# Import Libraries

In [None]:
#General
import numpy as np
import pandas as pd
import itertools
from tqdm import tqdm

# System
import os, fnmatch
import time
import warnings
warnings.simplefilter("ignore")

# Random Seed
from numpy.random import seed
seed(1)

# Audio
import librosa.display, librosa

!pip install -q noisereduce
import noisereduce as nr

In [None]:
# Root Directory of project
root = "/content/drive/MyDrive/ML_Final_Project"

# Load Data

In [None]:
data = pd.read_csv(f'{root}/clean_data.csv')
data

Unnamed: 0,voice_id,emotion_id,text_id,gender,age,file_path
0,15997,1,1,1,21,/content/drive/MyDrive/ML_Final_Project/Voice/...
1,16001,1,2,1,21,/content/drive/MyDrive/ML_Final_Project/Voice/...
2,16005,1,3,1,21,/content/drive/MyDrive/ML_Final_Project/Voice/...
3,16009,1,4,1,21,/content/drive/MyDrive/ML_Final_Project/Voice/...
4,16013,1,5,1,21,/content/drive/MyDrive/ML_Final_Project/Voice/...
...,...,...,...,...,...,...
16435,10563,4,6,0,54,/content/drive/MyDrive/ML_Final_Project/Voice/...
16436,10567,4,7,0,54,/content/drive/MyDrive/ML_Final_Project/Voice/...
16437,10571,4,8,0,54,/content/drive/MyDrive/ML_Final_Project/Voice/...
16438,10575,4,9,0,54,/content/drive/MyDrive/ML_Final_Project/Voice/...

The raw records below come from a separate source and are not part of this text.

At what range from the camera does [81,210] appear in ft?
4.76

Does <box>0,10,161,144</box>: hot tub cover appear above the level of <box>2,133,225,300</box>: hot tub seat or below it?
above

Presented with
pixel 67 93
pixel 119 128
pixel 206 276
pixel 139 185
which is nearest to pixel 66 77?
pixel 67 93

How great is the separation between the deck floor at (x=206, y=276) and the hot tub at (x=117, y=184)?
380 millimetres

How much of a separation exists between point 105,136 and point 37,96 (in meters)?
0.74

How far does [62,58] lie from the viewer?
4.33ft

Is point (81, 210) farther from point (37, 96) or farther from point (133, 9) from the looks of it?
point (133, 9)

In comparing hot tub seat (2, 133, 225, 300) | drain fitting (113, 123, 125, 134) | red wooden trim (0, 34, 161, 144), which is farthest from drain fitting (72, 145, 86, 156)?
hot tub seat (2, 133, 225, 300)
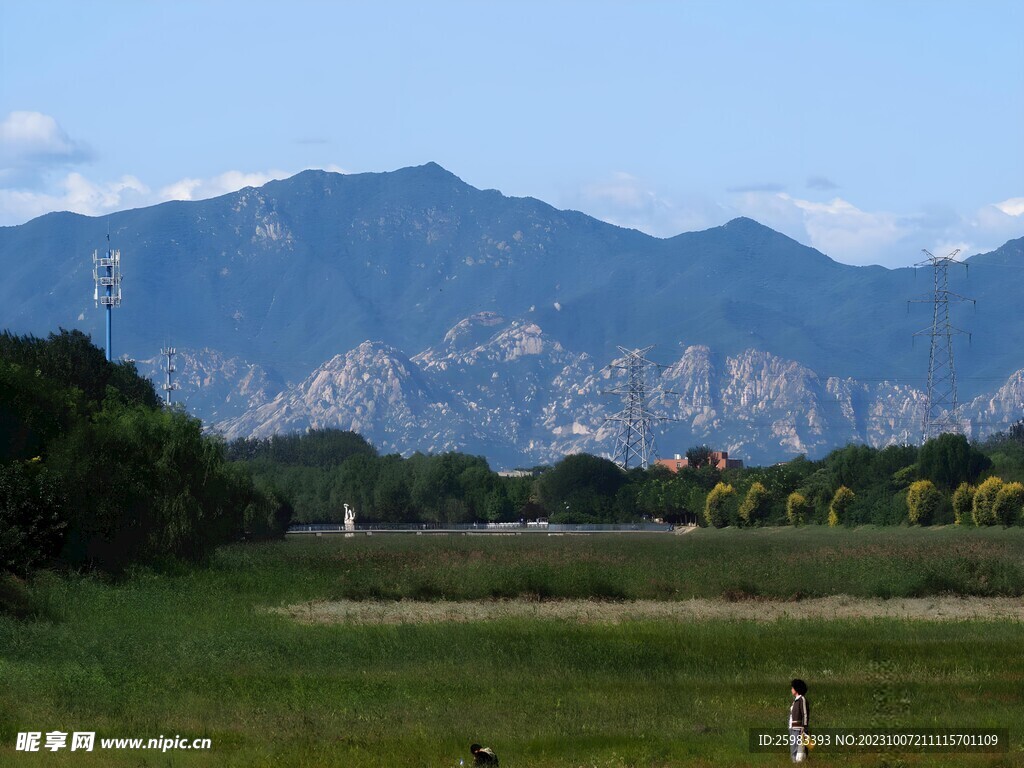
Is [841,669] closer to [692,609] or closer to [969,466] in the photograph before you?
[692,609]

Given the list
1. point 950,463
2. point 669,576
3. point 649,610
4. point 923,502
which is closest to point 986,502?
point 923,502

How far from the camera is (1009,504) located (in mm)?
132750

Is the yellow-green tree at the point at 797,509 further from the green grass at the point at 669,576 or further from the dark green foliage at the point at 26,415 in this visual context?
the dark green foliage at the point at 26,415

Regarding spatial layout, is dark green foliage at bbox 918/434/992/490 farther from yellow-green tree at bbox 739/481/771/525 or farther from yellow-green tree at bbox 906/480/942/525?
yellow-green tree at bbox 739/481/771/525

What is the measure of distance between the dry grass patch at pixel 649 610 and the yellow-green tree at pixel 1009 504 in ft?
240

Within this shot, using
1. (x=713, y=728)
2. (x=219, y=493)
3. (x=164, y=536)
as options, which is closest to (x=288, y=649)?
(x=713, y=728)

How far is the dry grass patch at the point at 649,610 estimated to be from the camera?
5369 cm

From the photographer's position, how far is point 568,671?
39031mm

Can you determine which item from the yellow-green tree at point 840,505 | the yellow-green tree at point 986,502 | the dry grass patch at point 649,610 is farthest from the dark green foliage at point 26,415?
the yellow-green tree at point 840,505

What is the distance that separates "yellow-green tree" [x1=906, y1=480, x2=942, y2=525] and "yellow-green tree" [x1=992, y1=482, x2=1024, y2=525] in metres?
15.7

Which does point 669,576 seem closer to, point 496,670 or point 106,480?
point 106,480

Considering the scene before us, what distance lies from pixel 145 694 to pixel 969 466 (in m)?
137

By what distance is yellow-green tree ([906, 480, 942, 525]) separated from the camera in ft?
489

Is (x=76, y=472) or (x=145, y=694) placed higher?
(x=76, y=472)
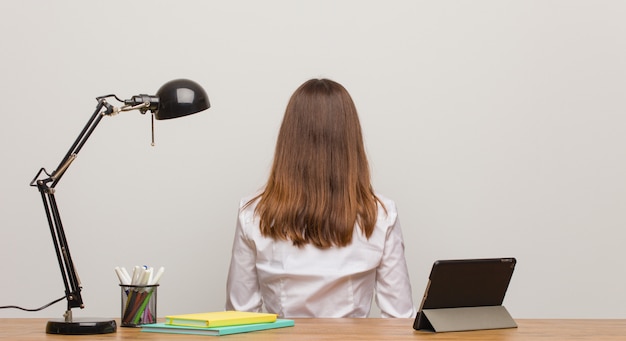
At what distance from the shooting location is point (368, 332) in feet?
5.20

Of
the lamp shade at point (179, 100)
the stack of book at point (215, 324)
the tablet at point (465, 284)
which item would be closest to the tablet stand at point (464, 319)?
the tablet at point (465, 284)

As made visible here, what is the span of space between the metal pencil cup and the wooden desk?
3 cm

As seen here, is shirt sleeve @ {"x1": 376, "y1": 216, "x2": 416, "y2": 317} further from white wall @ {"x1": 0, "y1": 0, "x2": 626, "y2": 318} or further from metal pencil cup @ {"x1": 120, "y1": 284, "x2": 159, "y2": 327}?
metal pencil cup @ {"x1": 120, "y1": 284, "x2": 159, "y2": 327}

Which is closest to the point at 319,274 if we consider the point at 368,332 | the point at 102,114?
the point at 368,332

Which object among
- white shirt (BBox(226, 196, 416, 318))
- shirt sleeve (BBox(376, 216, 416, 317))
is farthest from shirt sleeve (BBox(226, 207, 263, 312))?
shirt sleeve (BBox(376, 216, 416, 317))

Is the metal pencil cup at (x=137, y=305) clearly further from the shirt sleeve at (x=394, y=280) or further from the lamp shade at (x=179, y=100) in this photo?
the shirt sleeve at (x=394, y=280)

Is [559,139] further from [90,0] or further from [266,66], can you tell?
[90,0]

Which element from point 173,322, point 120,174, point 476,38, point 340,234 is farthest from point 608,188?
point 173,322

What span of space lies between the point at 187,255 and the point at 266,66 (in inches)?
29.8

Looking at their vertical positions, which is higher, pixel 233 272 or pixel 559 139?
pixel 559 139

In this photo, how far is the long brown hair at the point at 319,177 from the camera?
221 centimetres

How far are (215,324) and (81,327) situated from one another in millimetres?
257

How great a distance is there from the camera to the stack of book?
5.03 ft

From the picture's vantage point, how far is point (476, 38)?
3021 millimetres
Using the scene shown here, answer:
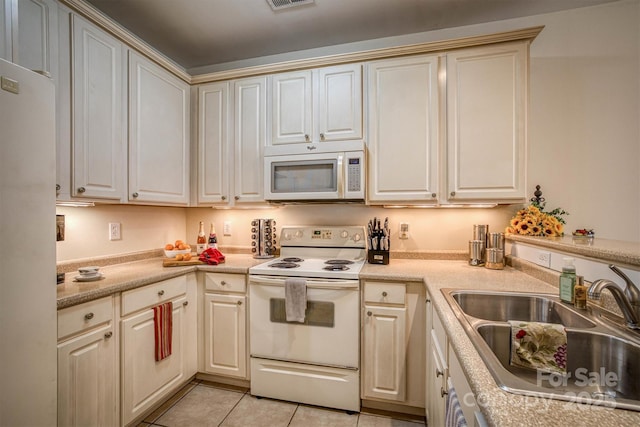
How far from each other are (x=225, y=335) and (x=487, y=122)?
2.35 m

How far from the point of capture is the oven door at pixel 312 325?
5.97 ft

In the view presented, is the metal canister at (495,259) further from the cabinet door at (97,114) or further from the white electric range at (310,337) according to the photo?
the cabinet door at (97,114)

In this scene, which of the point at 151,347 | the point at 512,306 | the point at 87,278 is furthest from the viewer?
the point at 151,347

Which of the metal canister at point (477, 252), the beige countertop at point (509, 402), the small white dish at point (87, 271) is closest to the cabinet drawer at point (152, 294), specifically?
the small white dish at point (87, 271)

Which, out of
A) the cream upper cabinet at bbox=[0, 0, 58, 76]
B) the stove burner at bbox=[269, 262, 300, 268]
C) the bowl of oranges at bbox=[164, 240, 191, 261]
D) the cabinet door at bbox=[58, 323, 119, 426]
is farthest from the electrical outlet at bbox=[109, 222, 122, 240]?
the stove burner at bbox=[269, 262, 300, 268]

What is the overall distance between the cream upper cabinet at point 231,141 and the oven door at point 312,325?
2.64 ft

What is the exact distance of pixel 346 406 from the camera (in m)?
1.84

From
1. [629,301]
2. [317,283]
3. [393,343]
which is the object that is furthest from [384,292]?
[629,301]


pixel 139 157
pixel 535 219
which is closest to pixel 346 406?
pixel 535 219

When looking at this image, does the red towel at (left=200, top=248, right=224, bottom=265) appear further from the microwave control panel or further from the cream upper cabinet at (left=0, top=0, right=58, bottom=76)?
the cream upper cabinet at (left=0, top=0, right=58, bottom=76)

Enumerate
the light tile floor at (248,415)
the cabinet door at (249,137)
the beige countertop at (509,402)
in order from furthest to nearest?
the cabinet door at (249,137)
the light tile floor at (248,415)
the beige countertop at (509,402)

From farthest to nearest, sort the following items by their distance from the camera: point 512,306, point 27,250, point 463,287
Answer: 1. point 463,287
2. point 512,306
3. point 27,250

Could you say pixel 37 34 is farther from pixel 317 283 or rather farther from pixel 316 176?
pixel 317 283

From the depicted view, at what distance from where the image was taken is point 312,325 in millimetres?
1874
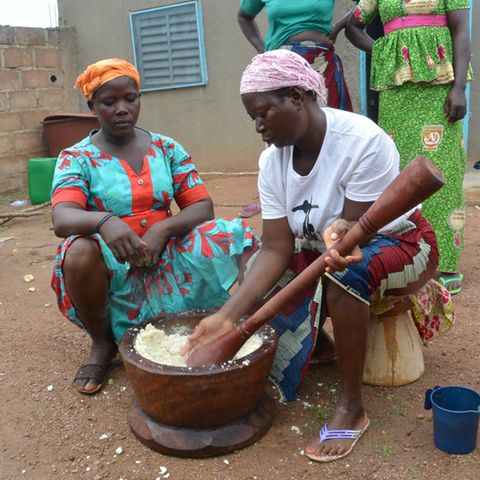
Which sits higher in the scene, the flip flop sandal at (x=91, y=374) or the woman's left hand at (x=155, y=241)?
the woman's left hand at (x=155, y=241)

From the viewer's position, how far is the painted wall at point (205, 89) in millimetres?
7066

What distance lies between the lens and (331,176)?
219 cm

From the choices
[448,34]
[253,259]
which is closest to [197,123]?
[448,34]

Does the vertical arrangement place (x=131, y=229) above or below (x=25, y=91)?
below

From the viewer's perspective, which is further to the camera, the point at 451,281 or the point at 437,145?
the point at 451,281

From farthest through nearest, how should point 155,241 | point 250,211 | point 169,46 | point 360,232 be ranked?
point 169,46 < point 250,211 < point 155,241 < point 360,232

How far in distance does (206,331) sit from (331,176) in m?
0.71

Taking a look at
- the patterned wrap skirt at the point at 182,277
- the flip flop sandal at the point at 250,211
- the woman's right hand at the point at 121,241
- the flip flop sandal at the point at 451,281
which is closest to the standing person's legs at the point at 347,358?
the patterned wrap skirt at the point at 182,277

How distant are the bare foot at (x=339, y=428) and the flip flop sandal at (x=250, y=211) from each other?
340cm

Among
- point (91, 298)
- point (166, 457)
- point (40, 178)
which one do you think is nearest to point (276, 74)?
point (91, 298)

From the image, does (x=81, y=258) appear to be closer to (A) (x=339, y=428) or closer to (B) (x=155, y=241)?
(B) (x=155, y=241)

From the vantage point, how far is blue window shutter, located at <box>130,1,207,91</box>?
7.26 metres

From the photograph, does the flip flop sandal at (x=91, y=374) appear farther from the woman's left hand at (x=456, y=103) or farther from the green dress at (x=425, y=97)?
the woman's left hand at (x=456, y=103)

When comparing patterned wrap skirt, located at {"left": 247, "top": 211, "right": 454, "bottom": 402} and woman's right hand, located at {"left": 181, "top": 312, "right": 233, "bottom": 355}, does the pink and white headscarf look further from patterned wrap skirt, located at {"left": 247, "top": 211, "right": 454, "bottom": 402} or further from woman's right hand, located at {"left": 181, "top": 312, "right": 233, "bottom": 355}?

# Final Check on Unique and Null values

In [None]:
dtypes=pd.DataFrame(data.dtypes,columns=["Data Type"])
dtypes["Unique Values"]=data.nunique()
dtypes["Null Values"]=data.isnull().sum()
dtypes.style.background_gradient(cmap='Set3',axis=0)

Unnamed: 0,Data Type,Unique Values,Null Values
voice_id,int64,16440,0
emotion_id,int64,4,0
text_id,int64,10,0
gender,int64,2,0
age,int64,57,0
file_path,object,16440,0


# Signal Processing Parameters

In [None]:
fs = 22050         # Sampling rate
n_fft = 2048       # length of the FFT window
hop_length = 512   # Number of samples between successive frames
n_mels = 128       # Number of Mel bands
n_mfcc = 13        # Number of MFCCs

# Define Function to Calculate MFCC, Mel, CHROMA features


In [None]:


def get_features(y, sr=fs):
    S = librosa.feature.melspectrogram(y, sr=fs, n_mels=n_mels, n_fft=n_fft)
    mfcc = librosa.feature.mfcc(S=librosa.power_to_db(S), n_mfcc=n_mfcc)
    mfcc_feature_vector = np.mean(mfcc,1)
    mel_feature_vector = np.mean(S,1)

    S = np.abs(librosa.stft(y))
    chroma = librosa.feature.chroma_stft(S=S, sr=sr)
    chroma_feature_vector = np.mean(chroma,1)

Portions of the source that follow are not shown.